Y avait-il quelque autre renseignement utilisable ?
Miles était mort (avait dit Belle) vers 1972. S’il était mort dans ce pays, je devais pouvoir trouver la date de son décès en quelques heures, ensuite me procurer son testament… si toutefois il y en avait eu un comme le prétendait Belle. De toute façon, je retrouverais l’adresse de Ricky à l’époque. Les tribunaux conservaient-ils les archives ? Je n’en savais rien. Avais-je gagné à intervertir notre écart d’âge, et valait-il la peine de retrouver la ville qu’elle habitait à cette époque-là ?
Je recherchais une femme âgée de quarante et un ans, très certainement, mariée et mère de famille. La vue de cette ruine difforme qui avait été jadis Belle Darkin m’avait secoué. Je commençais à entrevoir ce que trente ans peuvent signifier.
Non, je ne pensais pas que Ricky devenue adulte pût être autrement que gracieuse et agréable… mais se souviendrait-elle de moi ? Oh ! je ne pensais pas qu’elle m’aurait complètement oublié… Pourtant, il y avait fort à parier que je ne sois plus dans son souvenir qu’une silhouette sans visage qu’elle avait autrefois appelée « oncle Danny » – cet oncle Danny qui avait ce si gentil chat…
Est-ce que je ne vivais pas, autant que Belle, dans un monde imaginaire qui m’était propre ?
Bah ! Cela ne pouvait pas faire de mal d’essayer encore.
Nous échangerions des vœux à chaque Nouvel An. Son mari ne pourrait s’en formaliser…
Le lendemain, vendredi 4 mai, je n’allai pas à mon bureau, mais me rendis à celui des Renseignements concernant la province. On y était en plein déménagement, et on me pria de revenir le mois suivant. Je partis donc au bureau du Times, où j’attrapai un torticolis à force de me pencher sur les archives. Je découvris que si Miles était mort de douze à seize mois après la date de ma mise en glacière, cela n’avait pas eu lieu, en tout cas, dans la province de Los Angeles… si toutefois la rubrique nécrologique du Times était correctement tenue.

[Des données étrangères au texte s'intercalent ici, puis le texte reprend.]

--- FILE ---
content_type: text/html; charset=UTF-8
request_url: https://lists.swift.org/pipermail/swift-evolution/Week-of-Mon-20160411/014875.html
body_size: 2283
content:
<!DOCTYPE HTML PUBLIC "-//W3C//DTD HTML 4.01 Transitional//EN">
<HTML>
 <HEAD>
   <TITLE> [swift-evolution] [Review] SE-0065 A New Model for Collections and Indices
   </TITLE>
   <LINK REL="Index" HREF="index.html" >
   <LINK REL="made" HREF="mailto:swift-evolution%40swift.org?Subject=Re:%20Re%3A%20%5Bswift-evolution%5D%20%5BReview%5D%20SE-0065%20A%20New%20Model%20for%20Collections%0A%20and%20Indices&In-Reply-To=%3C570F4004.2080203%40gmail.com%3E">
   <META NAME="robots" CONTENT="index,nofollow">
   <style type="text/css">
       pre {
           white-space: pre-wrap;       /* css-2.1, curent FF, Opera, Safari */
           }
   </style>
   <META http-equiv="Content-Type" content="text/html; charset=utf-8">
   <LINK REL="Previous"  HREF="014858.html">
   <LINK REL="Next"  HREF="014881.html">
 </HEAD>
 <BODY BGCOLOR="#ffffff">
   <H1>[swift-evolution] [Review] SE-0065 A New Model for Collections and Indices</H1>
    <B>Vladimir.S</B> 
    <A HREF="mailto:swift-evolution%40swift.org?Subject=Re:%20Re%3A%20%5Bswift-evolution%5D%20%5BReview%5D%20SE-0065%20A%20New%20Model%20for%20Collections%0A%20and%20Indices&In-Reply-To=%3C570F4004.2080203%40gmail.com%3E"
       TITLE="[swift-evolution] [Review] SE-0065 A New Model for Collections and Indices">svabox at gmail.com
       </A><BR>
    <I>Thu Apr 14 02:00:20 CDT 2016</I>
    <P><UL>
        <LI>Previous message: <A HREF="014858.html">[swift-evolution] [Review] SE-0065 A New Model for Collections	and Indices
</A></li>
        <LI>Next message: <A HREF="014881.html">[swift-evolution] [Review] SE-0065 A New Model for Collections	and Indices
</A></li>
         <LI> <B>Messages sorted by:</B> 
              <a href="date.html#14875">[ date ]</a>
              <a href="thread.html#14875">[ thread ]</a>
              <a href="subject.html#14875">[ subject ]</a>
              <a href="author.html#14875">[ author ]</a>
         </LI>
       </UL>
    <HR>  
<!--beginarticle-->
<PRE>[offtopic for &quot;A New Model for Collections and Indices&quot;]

Bien entendu, aucune loi ne l’obligeait à mourir dans la province de Los Angeles. On peut mourir n’importe où. On n’est jamais parvenu à réglementer cela.
Peut-être y avait-il des archives à Sacramento ? Je décidai qu’il faudrait vérifier cela un jour. Je remerciai l’employé du Times, allai déjeuner et repris le chemin de la Robot Maison.